The finding was described in “Impact of comorbidity on hospitalizations in individuals newly diagnosed with multiple sclerosis: A longitudinal population-based study,” published in the journal Multiple Sclerosis and Related Disorders.
Disease comorbidities — other health conditions present in a person at the same time as a primary condition — are common among people with MS, and can affect the disease’s progression and prognosis.
Previous studies had suggested that people with MS who also have comorbidities are at a higher risk of being hospitalized. However, not many studies have looked into this possibility in depth.
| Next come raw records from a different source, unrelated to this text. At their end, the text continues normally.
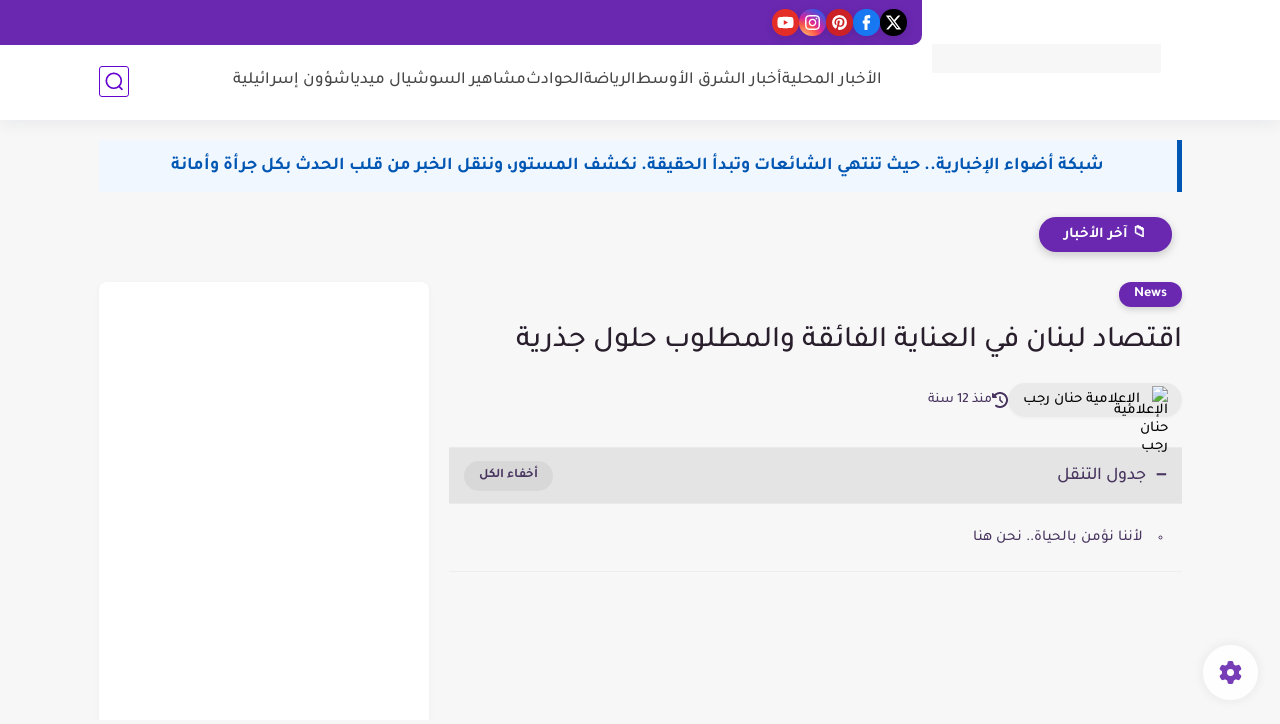

--- FILE ---
content_type: text/html; charset=utf-8
request_url: https://www.google.com/recaptcha/api2/aframe
body_size: 270
content:
<!DOCTYPE HTML><html><head><meta http-equiv="content-type" content="text/html; charset=UTF-8"></head><body><script nonce="XaRrvbGLByDr91MJQDyHUA">/** Anti-fraud and anti-abuse applications only. See google.com/recaptcha */ try{var clients={'sodar':'https://pagead2.googlesyndication.com/pagead/sodar?'};window.addEventListener("message",function(a){try{if(a.source===window.parent){var b=JSON.parse(a.data);var c=clients[b['id']];if(c){var d=document.createElement('img');d.src=c+b['params']+'&rc='+(localStorage.getItem("rc::a")?sessionStorage.getItem("rc::b"):"");window.document.body.appendChild(d);sessionStorage.setItem("rc::e",parseInt(sessionStorage.getItem("rc::e")||0)+1);localStorage.setItem("rc::h",'1768472093645');}}}catch(b){}});window.parent.postMessage("_grecaptcha_ready", "*");}catch(b){}</script></body></html>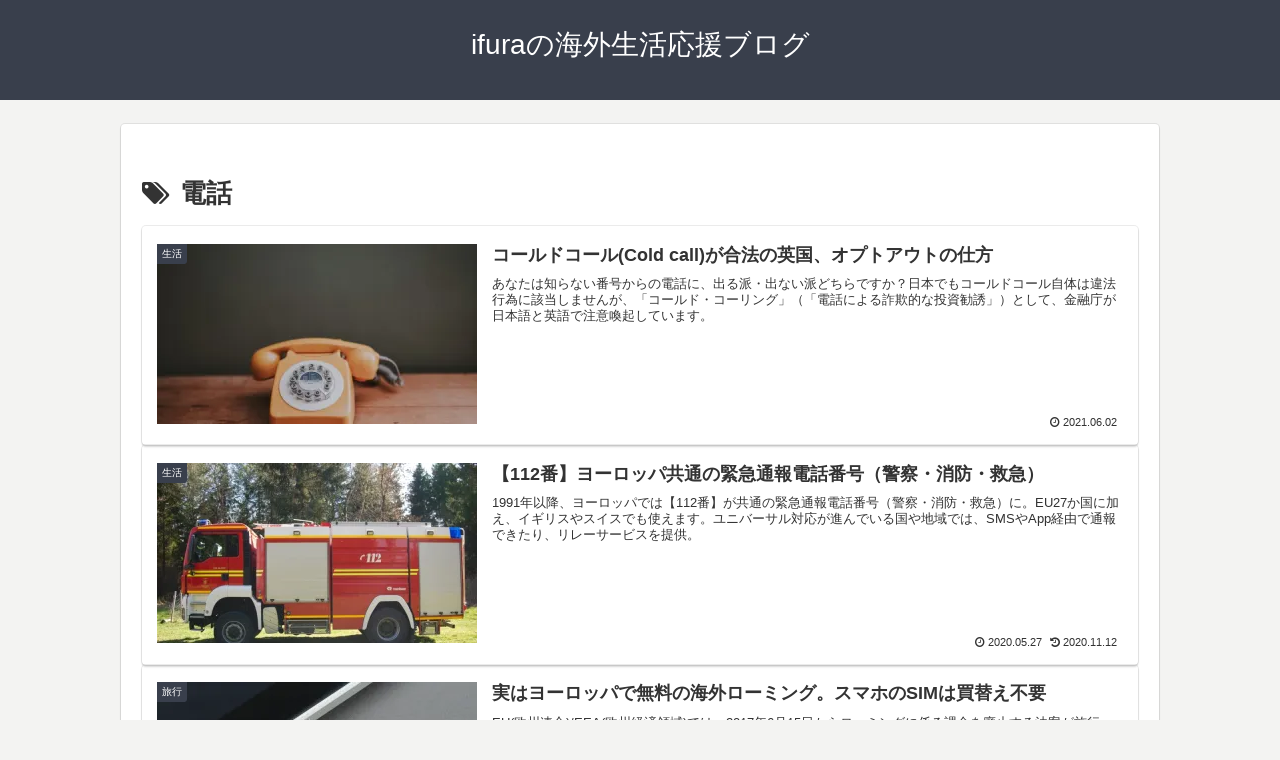

--- FILE ---
content_type: text/html; charset=utf-8
request_url: https://www.google.com/recaptcha/api2/aframe
body_size: 266
content:
<!DOCTYPE HTML><html><head><meta http-equiv="content-type" content="text/html; charset=UTF-8"></head><body><script nonce="dtpek5DGl0RHm7UpRJMppg">/** Anti-fraud and anti-abuse applications only. See google.com/recaptcha */ try{var clients={'sodar':'https://pagead2.googlesyndication.com/pagead/sodar?'};window.addEventListener("message",function(a){try{if(a.source===window.parent){var b=JSON.parse(a.data);var c=clients[b['id']];if(c){var d=document.createElement('img');d.src=c+b['params']+'&rc='+(localStorage.getItem("rc::a")?sessionStorage.getItem("rc::b"):"");window.document.body.appendChild(d);sessionStorage.setItem("rc::e",parseInt(sessionStorage.getItem("rc::e")||0)+1);localStorage.setItem("rc::h",'1769012888730');}}}catch(b){}});window.parent.postMessage("_grecaptcha_ready", "*");}catch(b){}</script></body></html>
With this in mind, researchers at the University of Saskatchewan, in Canada, investigated the possible link between having MS comorbidities and being at higher risk for hospitalization.
The team used records from an administrative database of the Saskatchewan population, covering the time period between Jan. 1, 1996, and Dec. 31, 2017, to identify and follow-up people who developed MS during this time.
Included in the study were the comorbidities thought to be the most common or relevant among MS patients — namely hypertension, diabetes, hyperlipidemia (excessive blood fats), ischemic heart disease, chronic lung disease, migraines, epilepsy, and mood and anxiety disorders.
Among the nearly 1.2 million population of Saskatchewan, 2,275 people developed MS during the study period, and researchers were able to follow their history for a mean time of 8.7 years. Hospitalization records were analyzed dating back to Jan. 1, 2001.